Tuesday, June 15, 2021

600,000 Americans Have Died of COVID-19 Despite Recent Good News

COVID-19 has now claimed the lives of 600,000 Americans. According to Johns Hopkins University, 600,012 Americans have died of COVID-19 out of 33,477,016 cases representing a mortality rate of 1.8%.

Of course, the recent news regarding COVID-19 has largely been positive. Vermont became the first state to partially vaccinate 80% of its population. A dozen other states plus D.C. (Massachusetts, Maine, New Hampshire, Rhode Island, Connecticut, New York, Pennsylvania, New Jersey, Hawaii, California, Maryland and New Mexico) have at least 70% of their populaces partially vaccinated. While we might not get to President Biden's goal of 70% of Americans being partially vaccinated by the Fourth of July we could get close. As of this writing, we are at 62%. Overall, 43.7% of Americans are fully vaccinated

The number of overall cases are also significantly down. Today, we recorded 12,710 new COVID-19 cases which is very near Dr. Fauci's 10,000 cases a day or fewer threshold. To look at it another way, the U.S. passed 33 million COVID-19 cases on May 19th. It took 25 days to get from 32 million to 33 million cases. It has been 27 days since we hit the 33 million case mark and fewer than a half million new cases have been recorded. We will still add millions of COVID-19 cases but it will take a lot longer to get there. Hospitalizations are also down with fewer than 20,000 Americans admitted due to COVID-19.

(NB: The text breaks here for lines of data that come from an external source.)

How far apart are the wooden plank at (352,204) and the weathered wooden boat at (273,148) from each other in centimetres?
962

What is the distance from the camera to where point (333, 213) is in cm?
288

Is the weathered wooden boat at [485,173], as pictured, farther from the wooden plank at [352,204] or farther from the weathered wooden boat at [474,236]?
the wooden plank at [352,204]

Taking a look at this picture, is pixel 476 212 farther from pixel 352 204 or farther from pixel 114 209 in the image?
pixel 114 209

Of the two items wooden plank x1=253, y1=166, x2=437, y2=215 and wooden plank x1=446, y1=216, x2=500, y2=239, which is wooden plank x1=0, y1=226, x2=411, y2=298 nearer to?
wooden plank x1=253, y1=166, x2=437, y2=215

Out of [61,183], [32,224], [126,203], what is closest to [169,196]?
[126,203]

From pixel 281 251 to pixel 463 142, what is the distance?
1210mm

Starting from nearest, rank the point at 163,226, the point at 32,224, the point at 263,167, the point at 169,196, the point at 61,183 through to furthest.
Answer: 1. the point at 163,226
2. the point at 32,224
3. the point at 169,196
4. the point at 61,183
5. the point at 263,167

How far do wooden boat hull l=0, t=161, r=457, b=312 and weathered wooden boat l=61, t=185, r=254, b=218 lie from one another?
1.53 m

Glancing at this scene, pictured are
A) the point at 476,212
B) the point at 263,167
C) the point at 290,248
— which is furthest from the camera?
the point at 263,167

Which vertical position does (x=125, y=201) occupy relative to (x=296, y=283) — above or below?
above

Cases are down, hospitalizations are down and so are deaths. We went from 300,000 to 400,000 deaths in 36 days. It took 34 days to get from 400,000 to 500,000 deaths. By comparison, it took 113 days to get from 500,000 deaths to 600,000 deaths. That's more than thrice as long.

But that is of cold comfort to the families of those who lost loved ones due to COVID-19 over those past 16 weeks. For 100,000 Americans to die in less than four months due to any single cause is a great deal to bear. It's all the more difficult considering the wider availability of vaccines and therapeutics. Sadly, a critical mass of the population is hesitant about vaccines and because of it we will eventually surpass the 675,000 Americans who died during the Spanish Flu epidemic of more than a century ago and once again history will have taught us nothing despite the best efforts of some.